### Text block
###
The territory of the People's Republic of China (PRC) has frequently been revised since its formation on 1 October 1949.

Until 1986, the total territory (or under control) of the PRC was 10.45 million km^{2}, including:
- Continental mainland: ~9.60 million km^{2}
- Islands and reefs: ~75,400 km^{2}
- Coastal beaches and shoaly lands: ~12,700 km^{2}
- Inner sea (mainly Bohai Sea): ~693,000 km^{2}
- Territorial (sea only) waters: ~220,000 km^{2}

During the 1990s and 2000s, the official size and value of China's territory are rarely officially declared or published.

The Republic of China (ROC) government on Taiwan does not recognize the PRC's territorial changes to the 1947 ROC constitution (although amended in 1991 to include the ROC's free area).

==Chronological list==

===1949–1959===
- 1 October 1949, the People's Republic of China is proclaimed by Mao Zedong (ruled from 1949 until 1976) at Tiananmen in Beijing.
- 13 October 1949, Xinjiang is annexed by the People's Republic of China.
- 1 May 1950, the Island of Hainan was taken under full control by the PLA.
- 19 May 1950, the largest archipelago of China - Zhoushan, was taken under full control of PLA.
- 23 May 1951, the area of Tibet Autonomous Region was claimed by the People's Republic of China.
- 3 September 1954, The People's Republic of China annexed the Yijiangshan Islands and Dachen Islands from the Republic of China during the First Taiwan Strait Crisis (Battle of Yijiangshan) even as the U.S. Seventh Fleet was patrolling nearby.

===1960–1969===
- On 12 October 1962, China signed the Sino–North Korean Border Treaty. It and a following treaty in 1964 effectively ceded around of territory on and around Paektu Mountain, and 54.5% of the mountain's Heaven Lake to North Korea.
- 21 November 1962, China won the military victory of Sino-Indian War but withdrew to the pre-war boundaries. Since then, India maintains control of North-East Frontier Agency area i.e. Arunachal Pradesh (83,743 km^{2}); China controls areas of Aksai Chin (~30,000 /33,444/37,555 km^{2}) and Trans-Karakoram Tract (5,181/5,180 km^{2}). See article: Sino-Indian War.
- 1969, after Sino-Soviet border conflict, Soviet Union controlled Zhenbao Island (see article: Sino-Soviet border conflict). (Extra mark: Control of Zhenbao Island later was granted to China in the 2000s, see article: 1991 Sino-Russian border agreement).
###
### To-do list
1: Translate this sentence from the passage on China's territory into French: "The territory of the People's Republic of China (PRC) has frequently been revised since its formation on 1 October 1949."
2: Write out the part of the passage on China's territory that runs from "During the 1990s" up to and including "Tiananmen in Beijing.".
###
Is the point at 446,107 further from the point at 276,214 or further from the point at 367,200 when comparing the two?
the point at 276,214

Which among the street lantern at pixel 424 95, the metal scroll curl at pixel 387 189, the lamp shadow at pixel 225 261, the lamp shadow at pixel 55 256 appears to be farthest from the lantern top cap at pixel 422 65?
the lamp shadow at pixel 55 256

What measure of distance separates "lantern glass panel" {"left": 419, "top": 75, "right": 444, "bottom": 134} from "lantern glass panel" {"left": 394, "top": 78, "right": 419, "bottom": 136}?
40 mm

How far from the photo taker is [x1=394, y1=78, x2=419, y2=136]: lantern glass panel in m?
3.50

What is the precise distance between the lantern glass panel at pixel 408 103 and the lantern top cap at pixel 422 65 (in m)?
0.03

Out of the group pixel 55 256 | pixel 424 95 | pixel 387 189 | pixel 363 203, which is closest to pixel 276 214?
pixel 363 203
###
### Answer list
1: Le territoire de la République populaire de Chine (RPC) a fréquemment été modifié depuis sa fondation le 1er octobre 1949.

2:
During the 1990s and 2000s, the official size and value of China's territory are rarely officially declared or published.

The Republic of China (ROC) government on Taiwan does not recognize the PRC's territorial changes to the 1947 ROC constitution (although amended in 1991 to include the ROC's free area).

==Chronological list==

===1949–1959===
- 1 October 1949, the People's Republic of China is proclaimed by Mao Zedong (ruled from 1949 until 1976) at Tiananmen in Beijing.